Dstl competition seeks to reduce MOD exposure to cyber attacks

The Defence and Security Accelerator (DASA) has launched a new Innovation Focus Area (IFA) called Reducing the Cyber Attack Surface, which aims to develop technologies that reduce the opportunity for cyber attacks on Ministry of Defence (MOD) systems and platforms.

The defence sector has a large integrated network of legacy cyber technologies, which presents a substantial and diverse surface area for cyber enabled attack to disrupt military operations.

Being able to accelerate next generation hardware and software technologies to phase out the cyber vulnerabilities within current computer networks is vital in order to reduce defence exposure to cyber attack.

This IFA is being run on behalf of Defence Science and Technology laboratory (DSTL) and seeks proposals that enable greater confidence and a level of assurance in military systems against cyber-enabled attack.
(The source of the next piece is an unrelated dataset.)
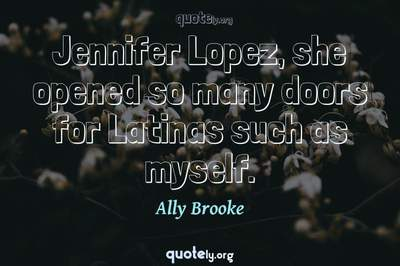 Photo Quote of Jennifer Lopez, she opened so many doors for Latinas such as myself.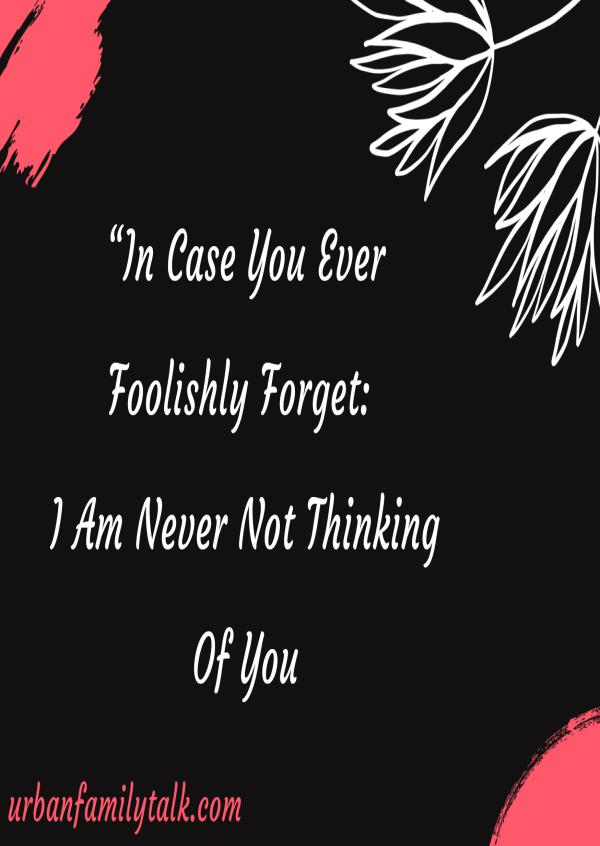 """""""In Case You Ever Foolishly Forget: I Am Never Not Thinking Of You"""""""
DASA expects to fund proposals within Technical Readiness Level 4 – 7 (TRLs) up to £300K for a 9 month contract. Proposed technologies should demonstrate by providing a roadmap describing how they would achieve a technical demonstrator by end of Financial Year 2023 if further funding was made available.

Cycle 1 of the Reducing the Cyber Attack Surface IFA is open now, and will close on 20 October 2021. Cycle 2 will run from 20 October 2021 to 5 January 2022.

The MOD is interested in identifying and accelerating next generation hardware and software technologies to reduce the vulnerabilities within current and future computer networks and systems, focusing particularly on operational technologies that:

  • intelligently apply technologies that significantly reduce the opportunity for cyber attack
  • effectively raise the barrier to entry for adversaries and providing greater confidence and a level of assurance against cyber-enabled attack
  • are novel and applicable across a whole “class” of attack surface rather than solutions tailored to a specific threat

The Government is seeking proposals that are applicable across a whole “class” of attack. They are not seeking solutions that offer demonstrations of off-the-shelf products requiring no experimental development (unless applied in a novel way to the challenge), and which offer no real prospect of out-competing existing technological solutions.